If you suffer from anorexia you already know it can be very difficult to overcome — but you are not alone in the struggle.
Most cases of eating disorders can be treated successfully by trained mental health care professionals. Treatments do not work instantly, however; it may take time to shift habits and thinking. The key to understanding anorexia, and other eating disorders, is that it’s not about food or food intake. It’s a coping mechanism for dealing with emotional problems. When you have anorexia, you often equate thinness with self-worth.
It is estimated that 1.0% to 4.2% of women have suffered from anorexia in their lifetime.
Approaches may vary, depending on severity of the disease, as well as personal choices.

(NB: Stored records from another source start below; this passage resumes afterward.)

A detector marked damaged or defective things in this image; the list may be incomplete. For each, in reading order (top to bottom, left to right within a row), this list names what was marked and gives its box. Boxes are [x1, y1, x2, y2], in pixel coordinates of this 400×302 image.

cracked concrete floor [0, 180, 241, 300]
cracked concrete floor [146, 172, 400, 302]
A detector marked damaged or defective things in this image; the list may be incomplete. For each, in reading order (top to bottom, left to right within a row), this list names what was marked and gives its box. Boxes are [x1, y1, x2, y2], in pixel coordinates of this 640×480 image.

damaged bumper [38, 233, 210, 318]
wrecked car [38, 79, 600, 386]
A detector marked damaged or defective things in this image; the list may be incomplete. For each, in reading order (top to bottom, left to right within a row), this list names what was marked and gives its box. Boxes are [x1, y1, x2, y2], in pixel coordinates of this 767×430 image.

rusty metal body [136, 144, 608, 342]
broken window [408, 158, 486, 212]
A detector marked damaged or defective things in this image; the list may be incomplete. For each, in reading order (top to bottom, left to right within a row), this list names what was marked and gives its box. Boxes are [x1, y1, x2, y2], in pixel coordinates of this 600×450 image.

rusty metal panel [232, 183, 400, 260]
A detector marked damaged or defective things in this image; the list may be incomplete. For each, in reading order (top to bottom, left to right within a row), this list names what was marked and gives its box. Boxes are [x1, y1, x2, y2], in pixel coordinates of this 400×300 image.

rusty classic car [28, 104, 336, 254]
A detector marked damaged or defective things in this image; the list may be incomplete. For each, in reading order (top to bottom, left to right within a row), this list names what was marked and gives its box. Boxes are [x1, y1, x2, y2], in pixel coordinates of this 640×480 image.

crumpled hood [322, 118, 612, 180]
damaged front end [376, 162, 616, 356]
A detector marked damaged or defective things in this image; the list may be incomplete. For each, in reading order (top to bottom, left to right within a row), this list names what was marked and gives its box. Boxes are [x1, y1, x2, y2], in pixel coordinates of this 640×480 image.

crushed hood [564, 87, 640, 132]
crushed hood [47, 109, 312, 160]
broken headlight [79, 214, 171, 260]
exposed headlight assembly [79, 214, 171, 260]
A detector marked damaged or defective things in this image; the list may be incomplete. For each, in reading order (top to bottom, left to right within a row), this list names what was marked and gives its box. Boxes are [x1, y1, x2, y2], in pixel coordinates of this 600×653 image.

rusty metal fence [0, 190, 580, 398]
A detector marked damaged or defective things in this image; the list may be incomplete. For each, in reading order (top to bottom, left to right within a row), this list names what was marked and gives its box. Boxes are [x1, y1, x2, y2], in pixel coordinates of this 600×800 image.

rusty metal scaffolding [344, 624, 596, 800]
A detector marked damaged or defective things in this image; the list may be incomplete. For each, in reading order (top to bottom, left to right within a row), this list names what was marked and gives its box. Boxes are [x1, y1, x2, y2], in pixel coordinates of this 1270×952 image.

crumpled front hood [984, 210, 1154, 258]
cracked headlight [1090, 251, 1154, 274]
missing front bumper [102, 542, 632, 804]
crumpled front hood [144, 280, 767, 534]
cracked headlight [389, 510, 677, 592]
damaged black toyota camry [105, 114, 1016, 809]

Jennifer L. Gaudiani, MD, CEDS worked with Dr. Philip Mehler to open up the nation’s only medical stabilization program for patients with severe anorexia nervosa, the ACUTE Center for Eating Disorders at Denver Health.
“My personal philosophy on the way I treat my own patients is to bring an authentically loving, enthusiastic, evidence-based, and straight-talking manner to the bedside. I believe strongly as an internist in emphasizing the ways each patient’s body is responding poorly to starvation or purging, in order to motivate change,” Gaudiani says of her own approach.
She emphasizes empowering the patients own healthy voice with responses based on objective evidence.
For those struggling with anorexia, it serves a number of functions. Uncovering those functions, or emotional needs, and discovering healthier ways for you to fulfill them is imperative to successful treatment and rehabilitation. Restricting your food intake gives you a sense of empowerment and control in life, when it may feel unattainable otherwise.
What is Anorexia Nervosa?
Diagnostic criteria for Anorexia Nervosa from the Diagnostic and Statistical Manual of Mental Disorders, fifth edition (DSM-V) is as follows:
- Restriction of energy intake relative to requirement, leading to a significantly low body weight in the context of age, sex, developmental trajectory, and physical health.
- Intense fear of gaining weight or of becoming fat, or persistent behavior that interferes with weight gain, even though at a significantly low weight
- Disturbance in the way in which one’s body weight or shape is experienced, undue influence of body weight or shape on self-evaluation, or persistent lack of recognition of the seriousness of the current low body weight.
Accompanying personality traits include:
- Sensitivity to reward and punishment, harm avoidance
- Obsessive thinking
- Perfectionism
- Neuroticism (emotional instability and hypersensitivity)
- Rigidity and excessive persistence
When asked about contributing factors to those with anorexia, Kait Fortunato Greenberg, RD, CEDRD, Certified Eating Disorder Registered Dietitian at Begin Within Center, cited particular ones she’d seen directly in her own work, which include genetics, cultural factors, dieting, and physiological co-morbidities. “Often times an eating disorder presents with other co-morbidities, such as depression, anxiety, loneliness, and high stress, and it is important for recovery that these be treated in addition to treating the eating disorder,” she says. “Treatment is most effective when clients get nourished properly and weight restored and work through the mental aspect of the disease with therapy and psychology.”
Addressing all aspects of this disorder — mental, emotional, and physical — in equal part is critical. However, there is misinformation out there, too. Below are some myths about anorexia:
Myths About Anorexia
Myth: Skinny Models Are the Problem.
Beautiful, thin people get a lot of attention, and they become the ideal for a lot of young women. But while images of dangerously thin women in the media play a role in promoting anorexia, they’re just one of many factors — and probably not the most important one.